[PROBLEM DETAILS]:
In the records below, take the line containing "kingdom: Animalia" and reproduce it and every subsequent line exactly, adding nothing.

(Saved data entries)
□ □ □ □ □
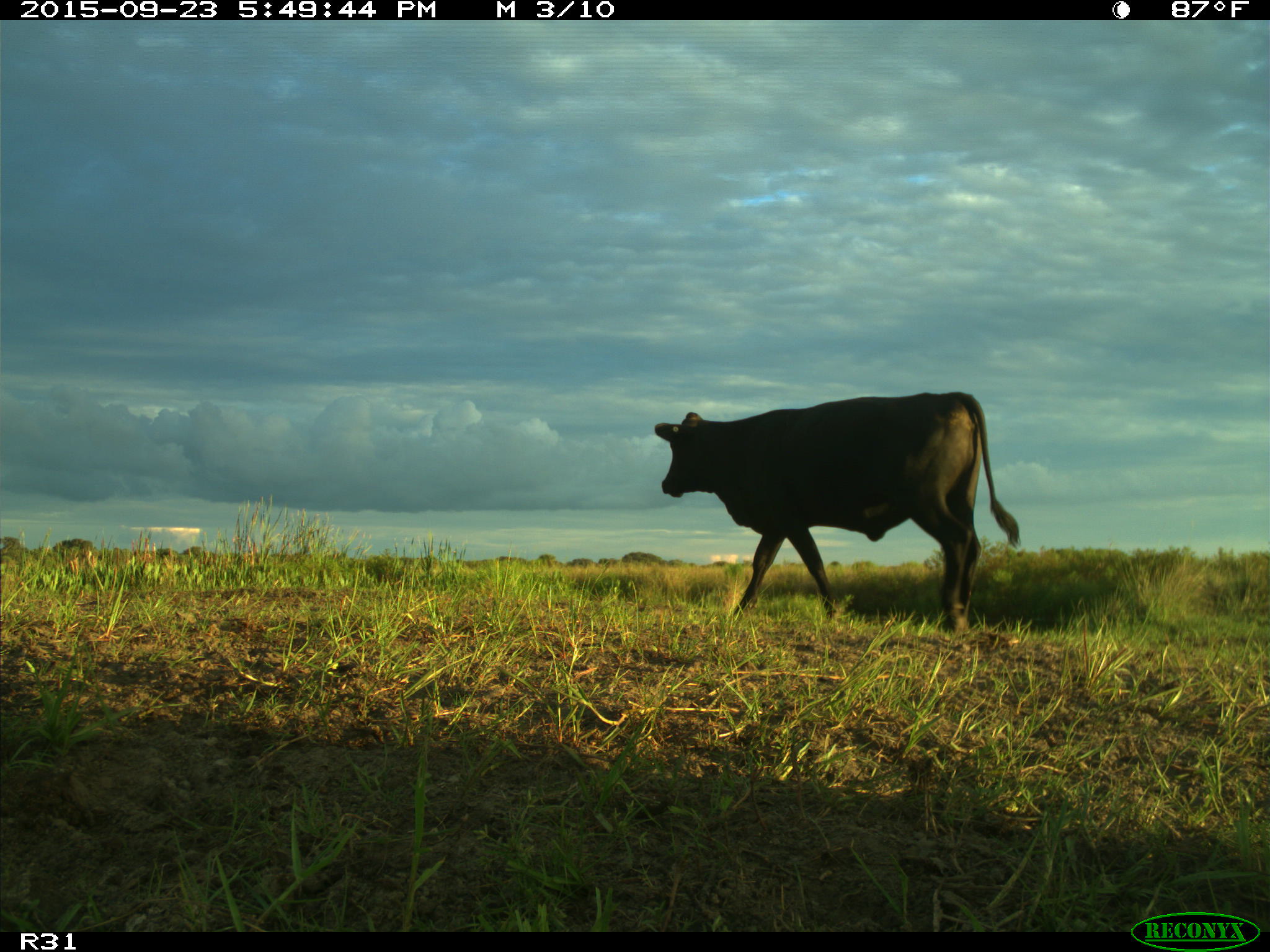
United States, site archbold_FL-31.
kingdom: Animalia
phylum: Chordata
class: Mammalia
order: Artiodactyla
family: Bovidae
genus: Bos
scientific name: Bos taurus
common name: domestic cow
Bos taurus (domestic cow).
□ □ □ □ □
[EXERCISE RESULT]:
kingdom: Animalia
phylum: Chordata
class: Mammalia
order: Artiodactyla
family: Bovidae
genus: Bos
scientific name: Bos taurus
common name: domestic cow
Bos taurus (domestic cow).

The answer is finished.